::: Input for this task :::

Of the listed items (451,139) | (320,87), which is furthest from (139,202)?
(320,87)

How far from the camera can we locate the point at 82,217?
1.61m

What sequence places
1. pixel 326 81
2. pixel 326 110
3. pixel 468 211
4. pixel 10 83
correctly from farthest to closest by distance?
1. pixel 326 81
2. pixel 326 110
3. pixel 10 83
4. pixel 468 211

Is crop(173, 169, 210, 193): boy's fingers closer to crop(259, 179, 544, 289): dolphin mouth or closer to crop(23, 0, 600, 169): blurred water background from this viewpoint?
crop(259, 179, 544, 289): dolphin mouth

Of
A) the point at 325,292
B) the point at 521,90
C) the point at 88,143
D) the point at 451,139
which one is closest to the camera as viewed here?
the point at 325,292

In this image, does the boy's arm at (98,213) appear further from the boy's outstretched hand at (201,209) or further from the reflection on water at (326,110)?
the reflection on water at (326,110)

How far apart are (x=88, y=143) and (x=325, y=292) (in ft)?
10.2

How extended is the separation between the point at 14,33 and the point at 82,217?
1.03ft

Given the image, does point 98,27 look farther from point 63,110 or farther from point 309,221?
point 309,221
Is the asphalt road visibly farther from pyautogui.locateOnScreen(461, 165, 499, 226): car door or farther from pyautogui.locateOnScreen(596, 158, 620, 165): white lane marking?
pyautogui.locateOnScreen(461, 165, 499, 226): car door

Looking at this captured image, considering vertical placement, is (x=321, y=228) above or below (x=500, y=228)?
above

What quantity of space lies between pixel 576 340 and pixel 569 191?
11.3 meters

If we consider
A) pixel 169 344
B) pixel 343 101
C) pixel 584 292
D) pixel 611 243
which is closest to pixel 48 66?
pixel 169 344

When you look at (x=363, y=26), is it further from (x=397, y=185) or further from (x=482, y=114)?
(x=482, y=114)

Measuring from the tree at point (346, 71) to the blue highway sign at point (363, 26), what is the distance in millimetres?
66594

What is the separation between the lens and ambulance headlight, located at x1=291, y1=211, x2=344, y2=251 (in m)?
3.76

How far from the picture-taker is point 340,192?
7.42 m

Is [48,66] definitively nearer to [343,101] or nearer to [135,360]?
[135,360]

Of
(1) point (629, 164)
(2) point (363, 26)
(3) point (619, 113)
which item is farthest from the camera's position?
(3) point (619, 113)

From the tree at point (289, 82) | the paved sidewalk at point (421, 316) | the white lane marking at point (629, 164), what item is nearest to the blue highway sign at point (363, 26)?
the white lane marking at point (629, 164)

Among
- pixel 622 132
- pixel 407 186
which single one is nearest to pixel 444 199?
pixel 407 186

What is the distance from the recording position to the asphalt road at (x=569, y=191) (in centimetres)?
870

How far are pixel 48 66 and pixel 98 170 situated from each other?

:::

*Prompt*.
Reproduce every one of the rows above word for word, changing nothing.

*Answer in full*.
Of the listed items (451,139) | (320,87), which is furthest from (139,202)?
(320,87)

How far from the camera can we locate the point at 82,217?
1.61m

What sequence places
1. pixel 326 81
2. pixel 326 110
3. pixel 468 211
4. pixel 10 83
correctly from farthest to closest by distance?
1. pixel 326 81
2. pixel 326 110
3. pixel 10 83
4. pixel 468 211

Is crop(173, 169, 210, 193): boy's fingers closer to crop(259, 179, 544, 289): dolphin mouth or closer to crop(23, 0, 600, 169): blurred water background from this viewpoint?
crop(259, 179, 544, 289): dolphin mouth

Of
A) the point at 325,292
B) the point at 521,90
C) the point at 88,143
D) the point at 451,139
which one is closest to the camera as viewed here?
the point at 325,292

In this image, does the boy's arm at (98,213) appear further from the boy's outstretched hand at (201,209) or further from the reflection on water at (326,110)?
the reflection on water at (326,110)

How far apart are (x=88, y=143) and (x=325, y=292) (in ft)?
10.2

How extended is the separation between the point at 14,33 and the point at 82,217?
1.03ft

Given the image, does point 98,27 look farther from point 63,110 or farther from point 309,221?
point 309,221
Is the asphalt road visibly farther from pyautogui.locateOnScreen(461, 165, 499, 226): car door or farther from pyautogui.locateOnScreen(596, 158, 620, 165): white lane marking?
pyautogui.locateOnScreen(461, 165, 499, 226): car door

Looking at this captured image, considering vertical placement, is (x=321, y=228) above or below (x=500, y=228)?
above

What quantity of space lies between pixel 576 340 and pixel 569 191?
11.3 meters

If we consider
A) pixel 169 344
B) pixel 343 101
C) pixel 584 292
D) pixel 611 243
which is closest to pixel 48 66?
pixel 169 344

When you look at (x=363, y=26), is it further from (x=397, y=185) or further from (x=482, y=114)?
(x=482, y=114)

Measuring from the tree at point (346, 71) to the blue highway sign at point (363, 26), what is the distance in millimetres?
66594

What is the separation between the lens and ambulance headlight, located at x1=291, y1=211, x2=344, y2=251 (in m)?
3.76

How far from the picture-taker is point 340,192?
7.42 m

Is [48,66] definitively nearer to [343,101] or nearer to [135,360]?
[135,360]

Of
(1) point (629, 164)
(2) point (363, 26)
(3) point (619, 113)
which item is farthest from the camera's position?
(3) point (619, 113)

From the tree at point (289, 82) | the paved sidewalk at point (421, 316) | the white lane marking at point (629, 164), what item is nearest to the blue highway sign at point (363, 26)?
the white lane marking at point (629, 164)

Among
- pixel 622 132
- pixel 407 186
which single one is nearest to pixel 444 199?
pixel 407 186

What is the distance from the recording position to the asphalt road at (x=569, y=191) (in centimetres)?
870

How far are pixel 48 66 and pixel 98 170 situated from each other?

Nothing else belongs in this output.